We built Truss because we were frustrated with the long feedback loops in ML model deployment. When you have to wait for your server to rebuild every time you make a change, iteration is painful.

Meanwhile, web developers have enjoyed live reload workflows for years, where changes are patched onto a running server and available almost instantly.

With Truss, you get the same live reload workflow for serving ML models.

Truss' live reload model serving workflow

Create a Truss

truss init TARGET_DIRECTORY

A Truss is an abstraction for a model server. But more literally, it’s a set of files. Running truss init creates those files in a target directory.

To package a model with Truss, follow the quickstart, a step-by-step example, or an example from GitHub.

See the CLI reference for more information on truss init.

Spin up model server

truss push

A model server takes requests, passes them through an ML model, and returns the model’s output. When you’re ready to start testing your Truss, use truss push to spin up a model server with your model and config.

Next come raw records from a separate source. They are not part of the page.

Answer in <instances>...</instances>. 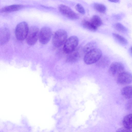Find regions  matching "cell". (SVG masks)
<instances>
[{
  "label": "cell",
  "instance_id": "cell-1",
  "mask_svg": "<svg viewBox=\"0 0 132 132\" xmlns=\"http://www.w3.org/2000/svg\"><path fill=\"white\" fill-rule=\"evenodd\" d=\"M101 51L97 48L85 54L84 61L86 64L89 65L97 62L102 57Z\"/></svg>",
  "mask_w": 132,
  "mask_h": 132
},
{
  "label": "cell",
  "instance_id": "cell-2",
  "mask_svg": "<svg viewBox=\"0 0 132 132\" xmlns=\"http://www.w3.org/2000/svg\"><path fill=\"white\" fill-rule=\"evenodd\" d=\"M67 33L66 31L60 29L57 30L53 35L52 43L54 46L59 47L64 44L67 39Z\"/></svg>",
  "mask_w": 132,
  "mask_h": 132
},
{
  "label": "cell",
  "instance_id": "cell-3",
  "mask_svg": "<svg viewBox=\"0 0 132 132\" xmlns=\"http://www.w3.org/2000/svg\"><path fill=\"white\" fill-rule=\"evenodd\" d=\"M27 23L22 22L16 26L15 30L16 38L19 40L22 41L26 38L29 30Z\"/></svg>",
  "mask_w": 132,
  "mask_h": 132
},
{
  "label": "cell",
  "instance_id": "cell-4",
  "mask_svg": "<svg viewBox=\"0 0 132 132\" xmlns=\"http://www.w3.org/2000/svg\"><path fill=\"white\" fill-rule=\"evenodd\" d=\"M39 30L36 26H32L29 29L26 38L27 43L30 46L35 45L39 39Z\"/></svg>",
  "mask_w": 132,
  "mask_h": 132
},
{
  "label": "cell",
  "instance_id": "cell-5",
  "mask_svg": "<svg viewBox=\"0 0 132 132\" xmlns=\"http://www.w3.org/2000/svg\"><path fill=\"white\" fill-rule=\"evenodd\" d=\"M79 43V39L76 36H72L67 39L64 44L63 50L64 52L69 54L77 47Z\"/></svg>",
  "mask_w": 132,
  "mask_h": 132
},
{
  "label": "cell",
  "instance_id": "cell-6",
  "mask_svg": "<svg viewBox=\"0 0 132 132\" xmlns=\"http://www.w3.org/2000/svg\"><path fill=\"white\" fill-rule=\"evenodd\" d=\"M52 35L51 29L47 27H43L40 31L39 39L40 42L43 44L47 43L50 40Z\"/></svg>",
  "mask_w": 132,
  "mask_h": 132
},
{
  "label": "cell",
  "instance_id": "cell-7",
  "mask_svg": "<svg viewBox=\"0 0 132 132\" xmlns=\"http://www.w3.org/2000/svg\"><path fill=\"white\" fill-rule=\"evenodd\" d=\"M59 9L62 14L70 19L76 20L79 18L78 15L67 6L61 4L59 6Z\"/></svg>",
  "mask_w": 132,
  "mask_h": 132
},
{
  "label": "cell",
  "instance_id": "cell-8",
  "mask_svg": "<svg viewBox=\"0 0 132 132\" xmlns=\"http://www.w3.org/2000/svg\"><path fill=\"white\" fill-rule=\"evenodd\" d=\"M82 53L83 48L81 46L77 47L73 51L68 54L66 61L69 63H73L78 61L81 57Z\"/></svg>",
  "mask_w": 132,
  "mask_h": 132
},
{
  "label": "cell",
  "instance_id": "cell-9",
  "mask_svg": "<svg viewBox=\"0 0 132 132\" xmlns=\"http://www.w3.org/2000/svg\"><path fill=\"white\" fill-rule=\"evenodd\" d=\"M117 80L120 84H130L132 82V75L128 72L123 71L117 76Z\"/></svg>",
  "mask_w": 132,
  "mask_h": 132
},
{
  "label": "cell",
  "instance_id": "cell-10",
  "mask_svg": "<svg viewBox=\"0 0 132 132\" xmlns=\"http://www.w3.org/2000/svg\"><path fill=\"white\" fill-rule=\"evenodd\" d=\"M124 69L123 64L121 63L115 62L112 63L109 68V71L112 75L118 76L123 72Z\"/></svg>",
  "mask_w": 132,
  "mask_h": 132
},
{
  "label": "cell",
  "instance_id": "cell-11",
  "mask_svg": "<svg viewBox=\"0 0 132 132\" xmlns=\"http://www.w3.org/2000/svg\"><path fill=\"white\" fill-rule=\"evenodd\" d=\"M10 36V33L9 29L6 28H1L0 30V45H3L7 43Z\"/></svg>",
  "mask_w": 132,
  "mask_h": 132
},
{
  "label": "cell",
  "instance_id": "cell-12",
  "mask_svg": "<svg viewBox=\"0 0 132 132\" xmlns=\"http://www.w3.org/2000/svg\"><path fill=\"white\" fill-rule=\"evenodd\" d=\"M24 7L23 5L20 4H14L6 6L1 9V13H6L18 11Z\"/></svg>",
  "mask_w": 132,
  "mask_h": 132
},
{
  "label": "cell",
  "instance_id": "cell-13",
  "mask_svg": "<svg viewBox=\"0 0 132 132\" xmlns=\"http://www.w3.org/2000/svg\"><path fill=\"white\" fill-rule=\"evenodd\" d=\"M121 93L126 98H132V86H127L123 87L121 90Z\"/></svg>",
  "mask_w": 132,
  "mask_h": 132
},
{
  "label": "cell",
  "instance_id": "cell-14",
  "mask_svg": "<svg viewBox=\"0 0 132 132\" xmlns=\"http://www.w3.org/2000/svg\"><path fill=\"white\" fill-rule=\"evenodd\" d=\"M123 124L126 128L130 130L132 129V114H128L124 117Z\"/></svg>",
  "mask_w": 132,
  "mask_h": 132
},
{
  "label": "cell",
  "instance_id": "cell-15",
  "mask_svg": "<svg viewBox=\"0 0 132 132\" xmlns=\"http://www.w3.org/2000/svg\"><path fill=\"white\" fill-rule=\"evenodd\" d=\"M110 62V60L108 57L104 56L101 58L97 62L96 65L99 67L104 68L107 67Z\"/></svg>",
  "mask_w": 132,
  "mask_h": 132
},
{
  "label": "cell",
  "instance_id": "cell-16",
  "mask_svg": "<svg viewBox=\"0 0 132 132\" xmlns=\"http://www.w3.org/2000/svg\"><path fill=\"white\" fill-rule=\"evenodd\" d=\"M97 48V44L95 42H92L86 44L83 48V53L85 54L88 52Z\"/></svg>",
  "mask_w": 132,
  "mask_h": 132
},
{
  "label": "cell",
  "instance_id": "cell-17",
  "mask_svg": "<svg viewBox=\"0 0 132 132\" xmlns=\"http://www.w3.org/2000/svg\"><path fill=\"white\" fill-rule=\"evenodd\" d=\"M92 24L97 29L102 24L101 19L98 16L94 15L90 21Z\"/></svg>",
  "mask_w": 132,
  "mask_h": 132
},
{
  "label": "cell",
  "instance_id": "cell-18",
  "mask_svg": "<svg viewBox=\"0 0 132 132\" xmlns=\"http://www.w3.org/2000/svg\"><path fill=\"white\" fill-rule=\"evenodd\" d=\"M82 24L83 27L91 31H95L97 29L90 21L86 20H84L82 22Z\"/></svg>",
  "mask_w": 132,
  "mask_h": 132
},
{
  "label": "cell",
  "instance_id": "cell-19",
  "mask_svg": "<svg viewBox=\"0 0 132 132\" xmlns=\"http://www.w3.org/2000/svg\"><path fill=\"white\" fill-rule=\"evenodd\" d=\"M112 35L115 39L120 44L124 45H126L128 44L127 40L120 35L114 33H113Z\"/></svg>",
  "mask_w": 132,
  "mask_h": 132
},
{
  "label": "cell",
  "instance_id": "cell-20",
  "mask_svg": "<svg viewBox=\"0 0 132 132\" xmlns=\"http://www.w3.org/2000/svg\"><path fill=\"white\" fill-rule=\"evenodd\" d=\"M93 6L94 9L100 13H104L106 11V7L103 4L95 3L94 4Z\"/></svg>",
  "mask_w": 132,
  "mask_h": 132
},
{
  "label": "cell",
  "instance_id": "cell-21",
  "mask_svg": "<svg viewBox=\"0 0 132 132\" xmlns=\"http://www.w3.org/2000/svg\"><path fill=\"white\" fill-rule=\"evenodd\" d=\"M114 28L118 31L121 32H126L127 30V28L123 25L119 23H115L114 25Z\"/></svg>",
  "mask_w": 132,
  "mask_h": 132
},
{
  "label": "cell",
  "instance_id": "cell-22",
  "mask_svg": "<svg viewBox=\"0 0 132 132\" xmlns=\"http://www.w3.org/2000/svg\"><path fill=\"white\" fill-rule=\"evenodd\" d=\"M77 11L80 13L84 14L85 13V11L83 6L79 4H77L75 7Z\"/></svg>",
  "mask_w": 132,
  "mask_h": 132
},
{
  "label": "cell",
  "instance_id": "cell-23",
  "mask_svg": "<svg viewBox=\"0 0 132 132\" xmlns=\"http://www.w3.org/2000/svg\"><path fill=\"white\" fill-rule=\"evenodd\" d=\"M126 108L129 111H132V98H130L127 103Z\"/></svg>",
  "mask_w": 132,
  "mask_h": 132
},
{
  "label": "cell",
  "instance_id": "cell-24",
  "mask_svg": "<svg viewBox=\"0 0 132 132\" xmlns=\"http://www.w3.org/2000/svg\"><path fill=\"white\" fill-rule=\"evenodd\" d=\"M117 131L118 132H130L131 131L130 129H128L124 127L123 128L119 129Z\"/></svg>",
  "mask_w": 132,
  "mask_h": 132
},
{
  "label": "cell",
  "instance_id": "cell-25",
  "mask_svg": "<svg viewBox=\"0 0 132 132\" xmlns=\"http://www.w3.org/2000/svg\"><path fill=\"white\" fill-rule=\"evenodd\" d=\"M109 1L114 3H119L120 2V0H108Z\"/></svg>",
  "mask_w": 132,
  "mask_h": 132
},
{
  "label": "cell",
  "instance_id": "cell-26",
  "mask_svg": "<svg viewBox=\"0 0 132 132\" xmlns=\"http://www.w3.org/2000/svg\"><path fill=\"white\" fill-rule=\"evenodd\" d=\"M130 52L131 54L132 55V46L131 47L130 49Z\"/></svg>",
  "mask_w": 132,
  "mask_h": 132
}]
</instances>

See the CLI reference for more information on truss init.

Test the model

truss predict

Once your model server is live, you can invoke your model with truss predict.

See the CLI reference for more information on truss predict.

Watch for changes

Run the truss watch command in a new terminal tab in the same working directory, as you’ll need to leave it running while you work.

truss watch

When you make a change with truss watch running, it will automatically attempt to patch that change onto the model server. Most changes to model.py and config.yaml can be patched.

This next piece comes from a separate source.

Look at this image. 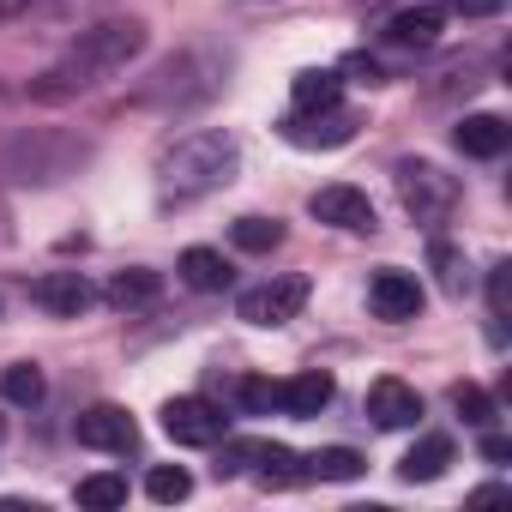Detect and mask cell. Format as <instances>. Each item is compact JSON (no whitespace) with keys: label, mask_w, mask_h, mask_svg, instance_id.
Wrapping results in <instances>:
<instances>
[{"label":"cell","mask_w":512,"mask_h":512,"mask_svg":"<svg viewBox=\"0 0 512 512\" xmlns=\"http://www.w3.org/2000/svg\"><path fill=\"white\" fill-rule=\"evenodd\" d=\"M145 494H151L157 506H175V500H187V494H193V476H187L181 464H157V470L145 476Z\"/></svg>","instance_id":"26"},{"label":"cell","mask_w":512,"mask_h":512,"mask_svg":"<svg viewBox=\"0 0 512 512\" xmlns=\"http://www.w3.org/2000/svg\"><path fill=\"white\" fill-rule=\"evenodd\" d=\"M175 272H181V284H187V290H199V296H217V290H229V260H223L217 247H187Z\"/></svg>","instance_id":"17"},{"label":"cell","mask_w":512,"mask_h":512,"mask_svg":"<svg viewBox=\"0 0 512 512\" xmlns=\"http://www.w3.org/2000/svg\"><path fill=\"white\" fill-rule=\"evenodd\" d=\"M223 73H229L223 55H211V49H181V55H169V61L139 85V103H151V109H199V103H211V97L223 91Z\"/></svg>","instance_id":"4"},{"label":"cell","mask_w":512,"mask_h":512,"mask_svg":"<svg viewBox=\"0 0 512 512\" xmlns=\"http://www.w3.org/2000/svg\"><path fill=\"white\" fill-rule=\"evenodd\" d=\"M139 55H145V25H139V19H103V25L79 31V43H67V49L31 79V97H37V103L85 97V91H97L103 79H115L121 67H133Z\"/></svg>","instance_id":"1"},{"label":"cell","mask_w":512,"mask_h":512,"mask_svg":"<svg viewBox=\"0 0 512 512\" xmlns=\"http://www.w3.org/2000/svg\"><path fill=\"white\" fill-rule=\"evenodd\" d=\"M332 404V374H296L278 386V410L284 416H320Z\"/></svg>","instance_id":"19"},{"label":"cell","mask_w":512,"mask_h":512,"mask_svg":"<svg viewBox=\"0 0 512 512\" xmlns=\"http://www.w3.org/2000/svg\"><path fill=\"white\" fill-rule=\"evenodd\" d=\"M356 127H362V115L344 109V103H332V109H296V115L278 121V133H284L296 151H338V145L356 139Z\"/></svg>","instance_id":"6"},{"label":"cell","mask_w":512,"mask_h":512,"mask_svg":"<svg viewBox=\"0 0 512 512\" xmlns=\"http://www.w3.org/2000/svg\"><path fill=\"white\" fill-rule=\"evenodd\" d=\"M452 404H458V416H464L470 428H488V422H494V398H488L482 386H458Z\"/></svg>","instance_id":"29"},{"label":"cell","mask_w":512,"mask_h":512,"mask_svg":"<svg viewBox=\"0 0 512 512\" xmlns=\"http://www.w3.org/2000/svg\"><path fill=\"white\" fill-rule=\"evenodd\" d=\"M488 314H494V338H500V320L512 314V266L506 260L488 272Z\"/></svg>","instance_id":"28"},{"label":"cell","mask_w":512,"mask_h":512,"mask_svg":"<svg viewBox=\"0 0 512 512\" xmlns=\"http://www.w3.org/2000/svg\"><path fill=\"white\" fill-rule=\"evenodd\" d=\"M229 241H235L241 253H272V247L284 241V223H278V217H235Z\"/></svg>","instance_id":"24"},{"label":"cell","mask_w":512,"mask_h":512,"mask_svg":"<svg viewBox=\"0 0 512 512\" xmlns=\"http://www.w3.org/2000/svg\"><path fill=\"white\" fill-rule=\"evenodd\" d=\"M446 7H452V13H464V19H494L506 0H446Z\"/></svg>","instance_id":"30"},{"label":"cell","mask_w":512,"mask_h":512,"mask_svg":"<svg viewBox=\"0 0 512 512\" xmlns=\"http://www.w3.org/2000/svg\"><path fill=\"white\" fill-rule=\"evenodd\" d=\"M440 25H446L440 7H404V13H392L386 43L404 49V55H416V49H434V43H440Z\"/></svg>","instance_id":"15"},{"label":"cell","mask_w":512,"mask_h":512,"mask_svg":"<svg viewBox=\"0 0 512 512\" xmlns=\"http://www.w3.org/2000/svg\"><path fill=\"white\" fill-rule=\"evenodd\" d=\"M452 139H458V151H464V157H482V163H494V157L512 145V127H506L500 115H464Z\"/></svg>","instance_id":"16"},{"label":"cell","mask_w":512,"mask_h":512,"mask_svg":"<svg viewBox=\"0 0 512 512\" xmlns=\"http://www.w3.org/2000/svg\"><path fill=\"white\" fill-rule=\"evenodd\" d=\"M308 476H320V482H356V476H362V452H350V446H326V452L308 458Z\"/></svg>","instance_id":"25"},{"label":"cell","mask_w":512,"mask_h":512,"mask_svg":"<svg viewBox=\"0 0 512 512\" xmlns=\"http://www.w3.org/2000/svg\"><path fill=\"white\" fill-rule=\"evenodd\" d=\"M73 434H79V446H91V452H115V458H127V452L139 446V428H133V416H127L121 404H97V410H85Z\"/></svg>","instance_id":"10"},{"label":"cell","mask_w":512,"mask_h":512,"mask_svg":"<svg viewBox=\"0 0 512 512\" xmlns=\"http://www.w3.org/2000/svg\"><path fill=\"white\" fill-rule=\"evenodd\" d=\"M163 434L175 446H217L223 440V410L205 398H169L163 404Z\"/></svg>","instance_id":"8"},{"label":"cell","mask_w":512,"mask_h":512,"mask_svg":"<svg viewBox=\"0 0 512 512\" xmlns=\"http://www.w3.org/2000/svg\"><path fill=\"white\" fill-rule=\"evenodd\" d=\"M302 308H308V278H266V284L241 290V302H235V314L247 326H290Z\"/></svg>","instance_id":"7"},{"label":"cell","mask_w":512,"mask_h":512,"mask_svg":"<svg viewBox=\"0 0 512 512\" xmlns=\"http://www.w3.org/2000/svg\"><path fill=\"white\" fill-rule=\"evenodd\" d=\"M103 302H109L115 314H145V308H157V302H163V278H157V272H145V266H127V272H115V278H109Z\"/></svg>","instance_id":"14"},{"label":"cell","mask_w":512,"mask_h":512,"mask_svg":"<svg viewBox=\"0 0 512 512\" xmlns=\"http://www.w3.org/2000/svg\"><path fill=\"white\" fill-rule=\"evenodd\" d=\"M241 169V139L229 127H199L181 133L163 157H157V199L163 205H193L217 187H229Z\"/></svg>","instance_id":"2"},{"label":"cell","mask_w":512,"mask_h":512,"mask_svg":"<svg viewBox=\"0 0 512 512\" xmlns=\"http://www.w3.org/2000/svg\"><path fill=\"white\" fill-rule=\"evenodd\" d=\"M79 163H91V145L67 133H19L13 145H0V181L13 187H55L79 175Z\"/></svg>","instance_id":"3"},{"label":"cell","mask_w":512,"mask_h":512,"mask_svg":"<svg viewBox=\"0 0 512 512\" xmlns=\"http://www.w3.org/2000/svg\"><path fill=\"white\" fill-rule=\"evenodd\" d=\"M308 211L320 217V223H332V229H350V235H374V199L362 193V187H320L314 199H308Z\"/></svg>","instance_id":"9"},{"label":"cell","mask_w":512,"mask_h":512,"mask_svg":"<svg viewBox=\"0 0 512 512\" xmlns=\"http://www.w3.org/2000/svg\"><path fill=\"white\" fill-rule=\"evenodd\" d=\"M31 296H37V308H49L55 320H79V314L97 302V290H91L85 272H49V278L31 284Z\"/></svg>","instance_id":"12"},{"label":"cell","mask_w":512,"mask_h":512,"mask_svg":"<svg viewBox=\"0 0 512 512\" xmlns=\"http://www.w3.org/2000/svg\"><path fill=\"white\" fill-rule=\"evenodd\" d=\"M73 500H79V506H91V512H115V506H127V476L97 470V476H85V482L73 488Z\"/></svg>","instance_id":"23"},{"label":"cell","mask_w":512,"mask_h":512,"mask_svg":"<svg viewBox=\"0 0 512 512\" xmlns=\"http://www.w3.org/2000/svg\"><path fill=\"white\" fill-rule=\"evenodd\" d=\"M43 392H49V380H43V368H37V362H13L7 374H0V398L19 404V410L43 404Z\"/></svg>","instance_id":"21"},{"label":"cell","mask_w":512,"mask_h":512,"mask_svg":"<svg viewBox=\"0 0 512 512\" xmlns=\"http://www.w3.org/2000/svg\"><path fill=\"white\" fill-rule=\"evenodd\" d=\"M482 458H488V464H506V458H512V440L488 434V440H482Z\"/></svg>","instance_id":"31"},{"label":"cell","mask_w":512,"mask_h":512,"mask_svg":"<svg viewBox=\"0 0 512 512\" xmlns=\"http://www.w3.org/2000/svg\"><path fill=\"white\" fill-rule=\"evenodd\" d=\"M392 181H398V199H404V211L422 223V229H440V223H452V211H458V175H446L440 163H428V157H404L398 169H392Z\"/></svg>","instance_id":"5"},{"label":"cell","mask_w":512,"mask_h":512,"mask_svg":"<svg viewBox=\"0 0 512 512\" xmlns=\"http://www.w3.org/2000/svg\"><path fill=\"white\" fill-rule=\"evenodd\" d=\"M368 308H374L380 320L404 326V320H416V314H422V284H416L410 272L386 266V272H374V284H368Z\"/></svg>","instance_id":"11"},{"label":"cell","mask_w":512,"mask_h":512,"mask_svg":"<svg viewBox=\"0 0 512 512\" xmlns=\"http://www.w3.org/2000/svg\"><path fill=\"white\" fill-rule=\"evenodd\" d=\"M428 266H434V278H440V296L464 302V290H470V260H464V247H452L446 235H434V247H428Z\"/></svg>","instance_id":"20"},{"label":"cell","mask_w":512,"mask_h":512,"mask_svg":"<svg viewBox=\"0 0 512 512\" xmlns=\"http://www.w3.org/2000/svg\"><path fill=\"white\" fill-rule=\"evenodd\" d=\"M446 464H452V440H446V434H422V440L398 458V476H404V482H440Z\"/></svg>","instance_id":"18"},{"label":"cell","mask_w":512,"mask_h":512,"mask_svg":"<svg viewBox=\"0 0 512 512\" xmlns=\"http://www.w3.org/2000/svg\"><path fill=\"white\" fill-rule=\"evenodd\" d=\"M344 97V79L332 73V67H308V73H296V109H332Z\"/></svg>","instance_id":"22"},{"label":"cell","mask_w":512,"mask_h":512,"mask_svg":"<svg viewBox=\"0 0 512 512\" xmlns=\"http://www.w3.org/2000/svg\"><path fill=\"white\" fill-rule=\"evenodd\" d=\"M235 404L247 416H272L278 410V386L272 380H235Z\"/></svg>","instance_id":"27"},{"label":"cell","mask_w":512,"mask_h":512,"mask_svg":"<svg viewBox=\"0 0 512 512\" xmlns=\"http://www.w3.org/2000/svg\"><path fill=\"white\" fill-rule=\"evenodd\" d=\"M368 416L374 428H416L422 422V392L404 380H374L368 386Z\"/></svg>","instance_id":"13"}]
</instances>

The following changes should not be made in a live reload workflow:

  • Updates to resources in config.yaml, which must be set before the first truss push
  • Changes to the model_name in config.yaml. Changing the model name requires a new truss push to create a new model server.

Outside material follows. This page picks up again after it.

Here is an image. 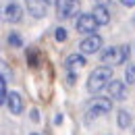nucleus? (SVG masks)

See the CLI reference for more information on truss watch.

Publish your model

Once you’re happy with your model, stop truss watch and run:

truss push --publish

This will re-build your model server on production infrastructure.

Use model in production

To invoke the published model, run:

truss predict --published

With Baseten as your remote host, your model is served behind autoscaling infrastructure and is available via an API endpoint.